*Passage provided*.
-*-*-

24:0249(30)NG - NTEU and IRS, Denver District -- 1986 FLRAdec NG



[ v24 p249 ]
24:0249(30)NG
The decision of the Authority follows:


 24 FLRA No. 30
 
 NATIONAL TREASURY EMPLOYEES UNION
 Union
 
 and
 
 INTERNAL REVENUE SERVICE, 
 DENVER DISTRICT
 Agency
 
                                            Case No. 0-NG-1192
 
                DECISION AND ORDER ON NEGOTIABILITY ISSUES
 
                         I.  Statement of the Case
 
    This case is before the Authority because of a negotiability appeal
 filed under section 7105(a)(2)(E) of the Federal Service
 Labor-Management Relations Statute (the Statute) and concerns the
 negotiability of two Union proposals.  /1/ For the reasons which follow,
 we find that both proposals are within the duty to bargain.
 
                              II.  Background
 
    The proposals at issue in this case arose when the parties were
 renegotiating their local Automated Collection Site (ACS) Agreement.
 The ACS utilizes a Zilog computer system which stores information on
 delinquent taxpayer accounts and the results of investigations of
 taxpayers.  The employees involved in this case work at a "call site"
 which attempts to contact delinquent taxpayers and to investigate their
 assets.  The Agency indicates that all employees use the computer system
 both to retrieve information about taxpayers and to document actions
 taken on cases.  Agency Statement of Position at 2.

-*-*-

*Given data*.
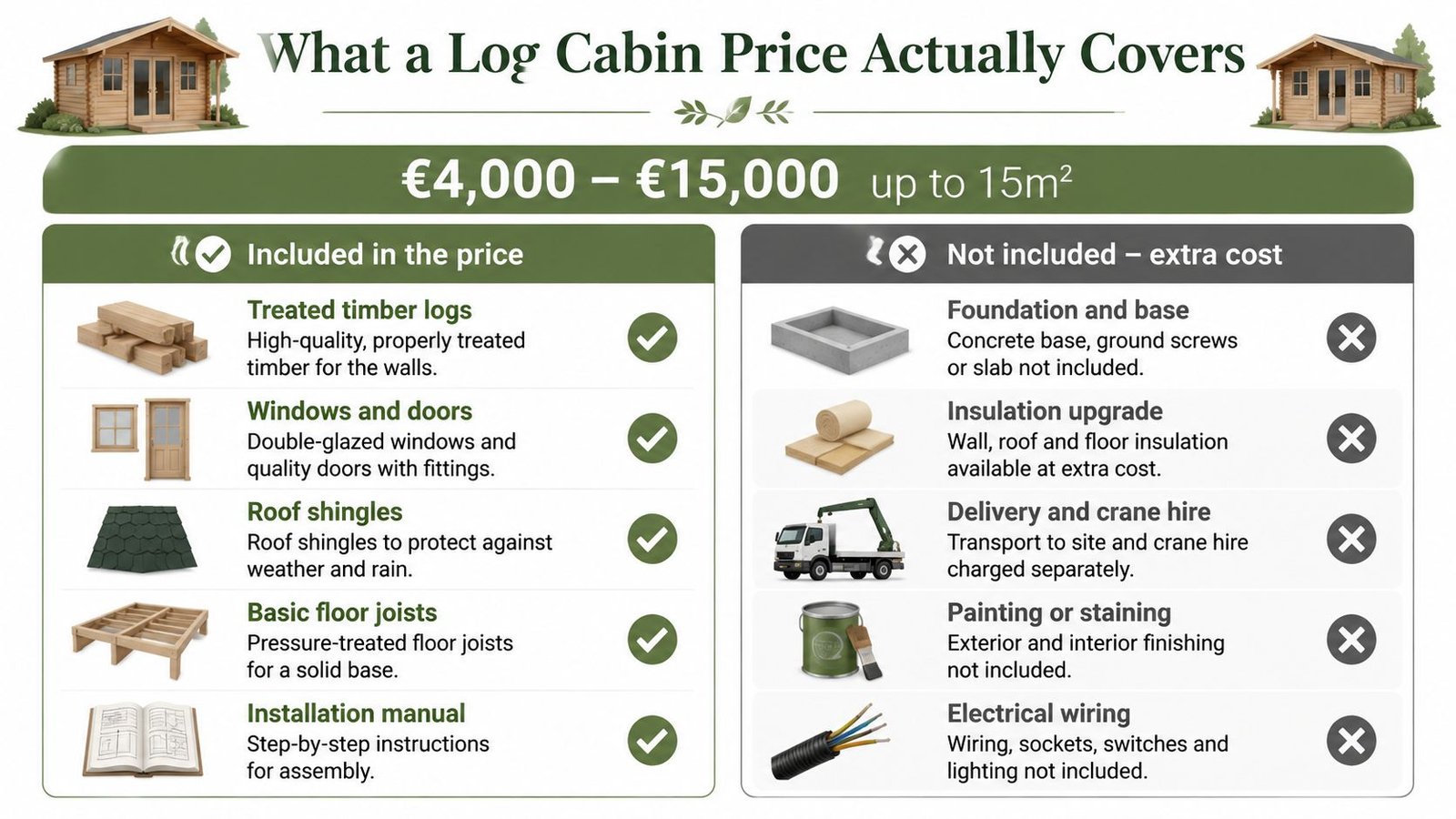 An infographic detailing the typical costs and inclusions for log cabin construction projects up to 15 square meters.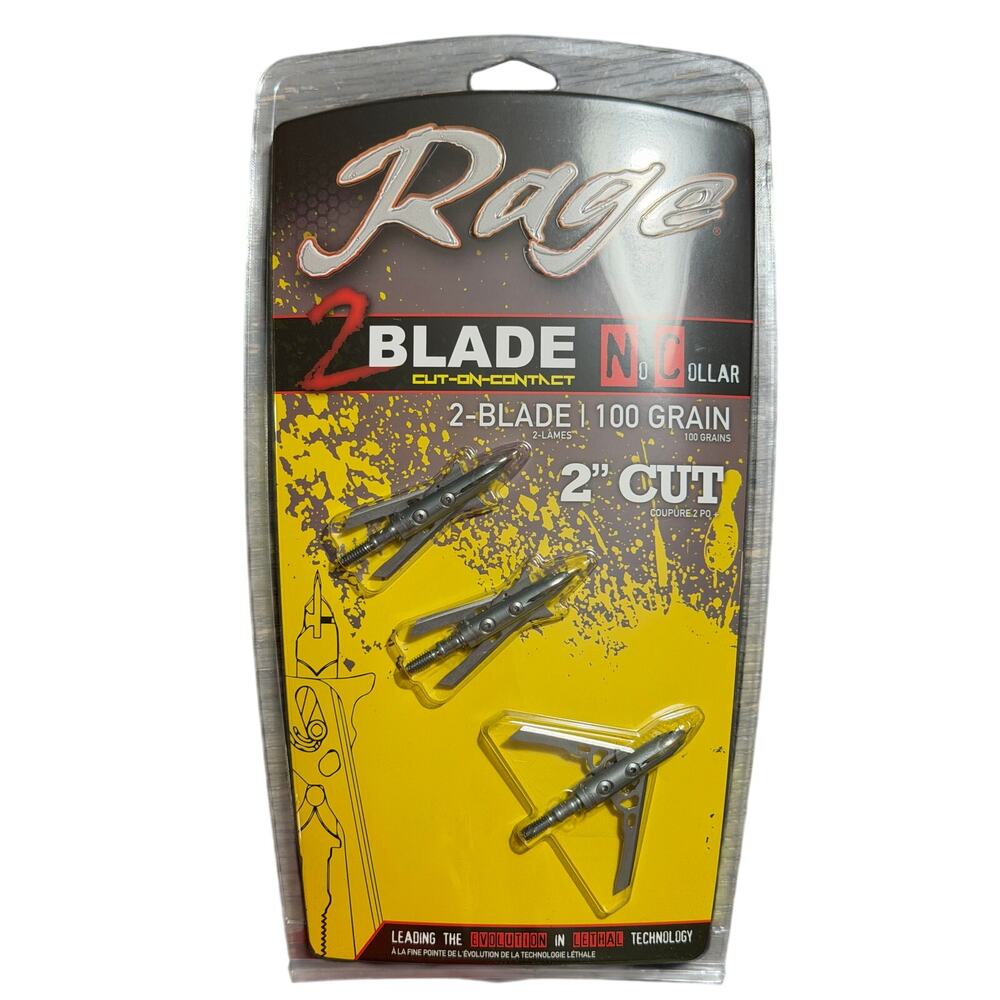 RAGE 2 Blade N/C 100 Gr 2"Cut-On-Contact Chisel Tip Archery Broadhead 3 Pack New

-*-*-

*To do*.
1. List the activities that the background section of the IRS negotiability decision assigns to the call site and its employees.
2. Continue the IRS negotiability decision, beginning right after its final sentence.

*Outputs in order*.
1.
- Contacting delinquent taxpayers
- Investigating those taxpayers' assets
- Using the computer system to retrieve information about taxpayers
- Using the computer system to document actions taken on cases

2.
 
                          III.  Union Proposal 1
 
          Section 2.  The Employer will provide a password for use of
       Zilog for official union business.
 
    A.  Positions of the Parties
 
    The Agency claims that Union Proposal 1 is in violation of the
 national ACS agreement and not within the duty to bargain under the
 reopener clause because there is no provision in the national agreement
 delegating authority to parties on the local level to negotiate over the
 issue of union use of the computer system.  The Agency further argues
 that providing the Union with access to the computer system would
 interfere with its right to determine its internal security pursuant to
 section 7106(a)(1) of the Statute because it would require giving the
 Union access to confidential taxpayer information as well as
 word-processing functions of the system.  Finally, the Agency argues
 that the proposal conflicts with a Government-wide regulation, 5 CFR
 Section 735.205, which prohibits use of Government property "for other
 than officially approved activities," insofar as the proposal is meant
 to allow use of computer terminals for internal union business.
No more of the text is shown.